As well as having a daily routine, you may also find it helpful to have a weekly routine. Having a weekly routine can give you more structure surrounding tasks you do less often, and having a plan will allow you to feel more in control and less stressed (WebMD). Weekly routines can be great for people who don’t normally like a lot of structure too, as it means you can plan each day to be different, so you can maintain your productivity without getting bored. 

Weekly routines can help you look at your life from a wider perspective which can make scheduling your time easier. For example, you may want to complete specific tasks at specific times or on specific days, you may find you are more productive on some days than others, or that your work schedule doesn’t align with your children’s school schedule, so you need to move tasks around. Naturally, some days are more work-intensive than others, so it might fit you to have a weekly routine that has a different schedule on each day. Routines are there to make your life easier by removing your need to make decisions constantly, not to constrict you into behaving in exactly the same way all the time. 

Bedtime routines 🛏

Another really common type of routine is a bedtime routine. With one-third of Americans not getting enough sleep regularly, a bedtime routine is a simple step that you can take to enjoy better sleep (SleepFoundation). 

A good bedtime routine will start when you finish work. You should do something that signals the end of the workday, such as tidying your desk area, walking the dog, or running. This will tell your brain that your workday is over, and you can begin to relax and unwind. Avoiding electronics like your phone and the TV will also help you sleep, as electronic devices emit blue light which causes your brain to suppress melatonin production and to stay awake. Try knocking your electronics off 30 minutes to an hour before bed. Reading is a great way to get ready to sleep and can be a good final step to your bedtime routine. Reading will allow you to disconnect and chill out, winding you down perfectly for sleep. You can customize your bedtime routine to suit you – you could include journaling, a skincare routine or meditation, just remember to have relaxation in mind and to try and avoid blue light-emitting devices. 

Weekend routines ⚽️

Finally, if you often feel like your weekends disappear and you have neither relaxed nor been productive, then a weekend routine might be for you! Putting a good routine in place will ensure all the necessary tasks get done, whilst making your weekends calmer and allowing you to do more of the things you actually enjoy! (AlmostTheWeekend)

A weekend routine should not be restrictive, the aim is to allow you to better balance the necessary jobs with downtime and daily time, by having, for example, a strict lazy Saturday routine. 

All your weekend routine needs to include is the necessary tasks that need to be done, any scheduled events and the things that you want to do. You don’t need to plan your time to the minute, or even the hour, it’s usually enough to just assign things to “Sunday afternoon”, for example. 

Know when to break your routine 😴

While routines can give you plenty of structure, you don’t have to structure your life to the hour!

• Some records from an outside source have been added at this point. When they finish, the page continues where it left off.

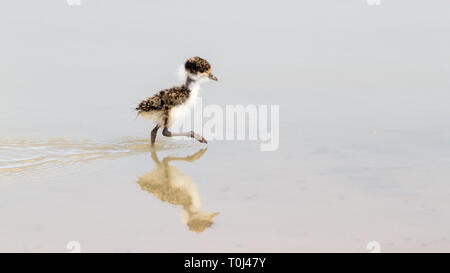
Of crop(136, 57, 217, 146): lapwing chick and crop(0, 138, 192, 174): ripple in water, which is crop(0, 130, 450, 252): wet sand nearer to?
crop(0, 138, 192, 174): ripple in water

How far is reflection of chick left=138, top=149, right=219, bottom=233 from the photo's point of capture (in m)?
4.98

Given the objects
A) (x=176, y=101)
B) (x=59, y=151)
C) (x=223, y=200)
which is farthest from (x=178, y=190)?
(x=59, y=151)

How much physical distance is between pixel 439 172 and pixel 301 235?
2494 millimetres

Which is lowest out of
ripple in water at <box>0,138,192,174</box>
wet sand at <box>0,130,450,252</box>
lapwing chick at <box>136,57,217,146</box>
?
wet sand at <box>0,130,450,252</box>

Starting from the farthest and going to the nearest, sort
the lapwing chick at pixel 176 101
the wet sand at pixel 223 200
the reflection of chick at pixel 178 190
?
the lapwing chick at pixel 176 101, the reflection of chick at pixel 178 190, the wet sand at pixel 223 200

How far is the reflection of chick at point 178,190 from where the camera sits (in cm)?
498

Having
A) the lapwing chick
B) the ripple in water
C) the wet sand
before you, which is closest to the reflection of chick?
the wet sand

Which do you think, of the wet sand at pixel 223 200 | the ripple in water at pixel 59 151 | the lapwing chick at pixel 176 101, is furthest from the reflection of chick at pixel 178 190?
the lapwing chick at pixel 176 101

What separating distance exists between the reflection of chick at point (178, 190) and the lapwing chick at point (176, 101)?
35.4 inches

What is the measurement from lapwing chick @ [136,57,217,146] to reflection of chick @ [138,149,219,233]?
0.90m

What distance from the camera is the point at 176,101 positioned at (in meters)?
8.09

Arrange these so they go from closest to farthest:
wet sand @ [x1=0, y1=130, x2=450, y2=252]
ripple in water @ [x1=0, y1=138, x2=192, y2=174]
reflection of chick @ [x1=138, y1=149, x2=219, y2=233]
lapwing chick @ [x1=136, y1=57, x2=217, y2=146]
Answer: wet sand @ [x1=0, y1=130, x2=450, y2=252]
reflection of chick @ [x1=138, y1=149, x2=219, y2=233]
ripple in water @ [x1=0, y1=138, x2=192, y2=174]
lapwing chick @ [x1=136, y1=57, x2=217, y2=146]

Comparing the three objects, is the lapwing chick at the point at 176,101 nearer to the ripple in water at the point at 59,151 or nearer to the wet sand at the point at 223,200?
the ripple in water at the point at 59,151

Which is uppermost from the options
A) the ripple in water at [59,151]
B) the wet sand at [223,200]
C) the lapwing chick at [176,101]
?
the lapwing chick at [176,101]
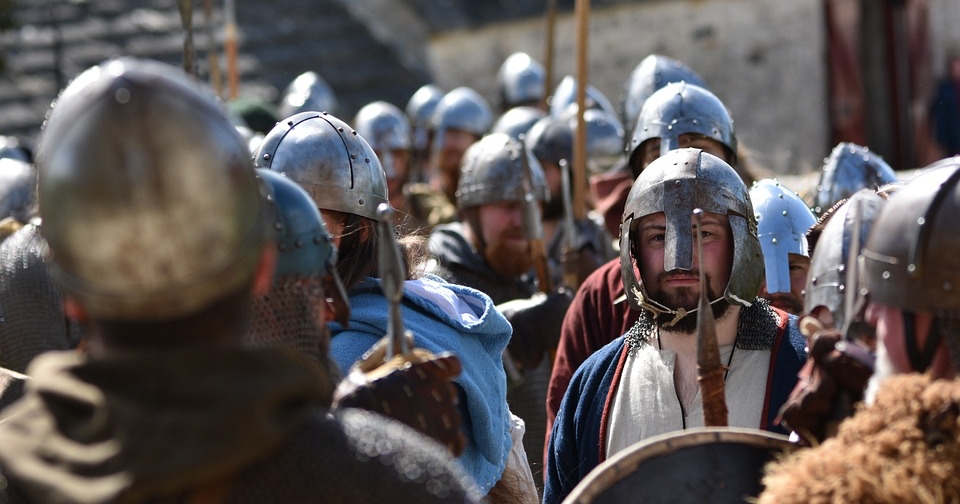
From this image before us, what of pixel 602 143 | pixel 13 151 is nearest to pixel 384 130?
pixel 602 143

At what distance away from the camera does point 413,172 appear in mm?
12203

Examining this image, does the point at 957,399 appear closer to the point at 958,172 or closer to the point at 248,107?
the point at 958,172

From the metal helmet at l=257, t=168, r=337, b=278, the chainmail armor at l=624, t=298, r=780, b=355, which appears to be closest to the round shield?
the metal helmet at l=257, t=168, r=337, b=278

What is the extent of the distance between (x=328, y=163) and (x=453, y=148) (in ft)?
19.4

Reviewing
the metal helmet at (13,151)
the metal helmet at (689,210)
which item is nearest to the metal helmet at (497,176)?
the metal helmet at (689,210)

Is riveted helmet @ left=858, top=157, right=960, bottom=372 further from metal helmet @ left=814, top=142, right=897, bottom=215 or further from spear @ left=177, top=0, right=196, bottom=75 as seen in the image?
spear @ left=177, top=0, right=196, bottom=75

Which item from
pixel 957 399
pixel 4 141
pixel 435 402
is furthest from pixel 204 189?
pixel 4 141

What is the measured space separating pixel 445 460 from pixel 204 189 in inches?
24.4

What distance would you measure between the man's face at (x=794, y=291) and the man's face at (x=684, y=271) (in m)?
0.79

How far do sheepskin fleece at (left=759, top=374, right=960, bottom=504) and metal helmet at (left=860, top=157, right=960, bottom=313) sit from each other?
0.14 metres

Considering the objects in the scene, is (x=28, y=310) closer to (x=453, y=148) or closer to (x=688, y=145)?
(x=688, y=145)

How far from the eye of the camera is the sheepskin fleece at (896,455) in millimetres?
2209

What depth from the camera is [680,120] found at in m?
5.58

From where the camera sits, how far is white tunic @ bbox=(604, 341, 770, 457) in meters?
3.93
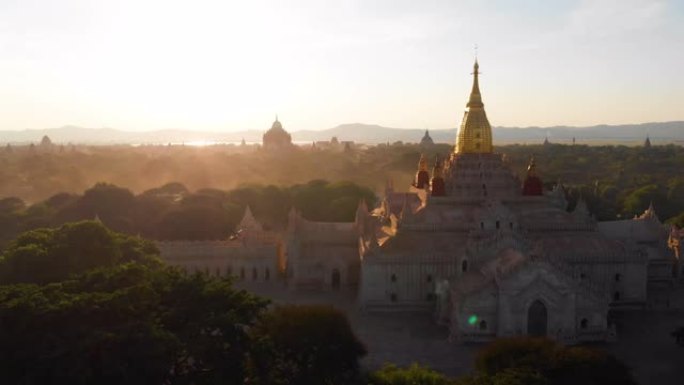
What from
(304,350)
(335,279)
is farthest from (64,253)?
(335,279)

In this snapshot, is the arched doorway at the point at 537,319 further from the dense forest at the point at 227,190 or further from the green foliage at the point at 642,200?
the green foliage at the point at 642,200

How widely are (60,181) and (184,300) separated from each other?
95807 mm

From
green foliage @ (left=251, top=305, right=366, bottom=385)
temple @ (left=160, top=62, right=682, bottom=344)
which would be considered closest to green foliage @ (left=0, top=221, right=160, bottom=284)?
green foliage @ (left=251, top=305, right=366, bottom=385)

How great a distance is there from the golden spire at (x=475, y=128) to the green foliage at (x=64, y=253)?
2582 centimetres

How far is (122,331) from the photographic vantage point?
23984 mm

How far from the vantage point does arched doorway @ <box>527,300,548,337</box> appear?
37.3 m

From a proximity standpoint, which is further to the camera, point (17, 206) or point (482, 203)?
point (17, 206)

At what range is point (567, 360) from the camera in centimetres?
2495

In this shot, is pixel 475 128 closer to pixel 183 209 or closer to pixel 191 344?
pixel 183 209

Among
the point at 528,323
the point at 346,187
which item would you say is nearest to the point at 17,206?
the point at 346,187

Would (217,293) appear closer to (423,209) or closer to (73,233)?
(73,233)

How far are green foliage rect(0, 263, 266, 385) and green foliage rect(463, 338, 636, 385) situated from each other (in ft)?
32.7

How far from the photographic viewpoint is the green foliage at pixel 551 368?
24.0 meters

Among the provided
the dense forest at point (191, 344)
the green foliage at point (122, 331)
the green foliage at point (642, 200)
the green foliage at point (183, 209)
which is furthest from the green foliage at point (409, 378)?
the green foliage at point (642, 200)
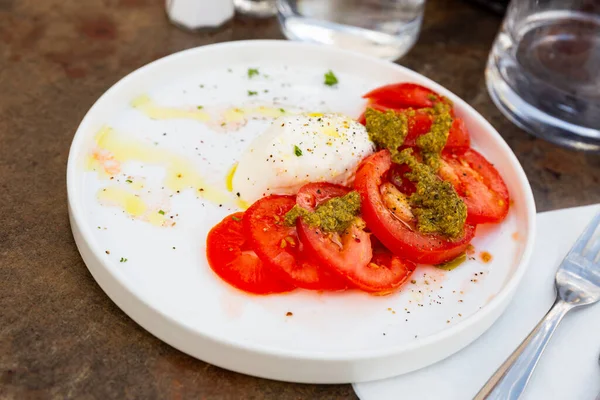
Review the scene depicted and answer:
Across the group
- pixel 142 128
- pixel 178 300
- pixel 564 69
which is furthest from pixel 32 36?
pixel 564 69

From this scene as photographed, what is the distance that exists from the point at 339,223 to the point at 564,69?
1126 millimetres

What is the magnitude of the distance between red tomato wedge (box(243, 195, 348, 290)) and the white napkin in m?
0.21

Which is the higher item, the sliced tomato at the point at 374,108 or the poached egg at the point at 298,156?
the poached egg at the point at 298,156

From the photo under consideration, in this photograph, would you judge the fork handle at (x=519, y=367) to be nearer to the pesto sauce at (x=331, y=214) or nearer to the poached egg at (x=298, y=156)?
the pesto sauce at (x=331, y=214)

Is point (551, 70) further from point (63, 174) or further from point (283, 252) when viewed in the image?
point (63, 174)

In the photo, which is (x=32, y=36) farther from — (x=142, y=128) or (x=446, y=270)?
(x=446, y=270)

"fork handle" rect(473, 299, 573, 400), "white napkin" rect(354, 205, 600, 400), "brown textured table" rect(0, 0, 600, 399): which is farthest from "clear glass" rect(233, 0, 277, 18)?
"fork handle" rect(473, 299, 573, 400)

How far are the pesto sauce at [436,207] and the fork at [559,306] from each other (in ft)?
0.86

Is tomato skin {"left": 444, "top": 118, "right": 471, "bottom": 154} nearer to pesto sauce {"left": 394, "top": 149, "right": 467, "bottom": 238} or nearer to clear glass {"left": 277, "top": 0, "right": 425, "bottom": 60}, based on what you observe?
pesto sauce {"left": 394, "top": 149, "right": 467, "bottom": 238}

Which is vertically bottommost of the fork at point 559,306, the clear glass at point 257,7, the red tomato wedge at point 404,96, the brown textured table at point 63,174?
the brown textured table at point 63,174

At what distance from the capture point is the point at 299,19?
7.21ft

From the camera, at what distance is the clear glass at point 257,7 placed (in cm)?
236

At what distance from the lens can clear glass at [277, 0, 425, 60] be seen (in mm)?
2178

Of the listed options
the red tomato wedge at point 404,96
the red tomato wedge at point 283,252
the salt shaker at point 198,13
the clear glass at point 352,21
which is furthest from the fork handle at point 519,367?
the salt shaker at point 198,13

Not everyone needs to follow a strict routine and sometimes “rules” or “guidelines” are fine. For example, start every day at 9am or take a real lunch break to cook something healthy. Knowing when to break your routine can be equally as important, for example, being mindful of your mental state means that you can do more tedious or repetitive work when you’re less focused. Spontaneity can also make you less stressed, more creative, and more flexible (Myers Davis) so it can be just as helpful as having a routine. 

Overall, the goal is balance and consistency. Having a routine, whatever that means to you, is important and it is also important to know when to break that routine. If you spend some time considering your routines and structures, then you can master the art of work-life balance.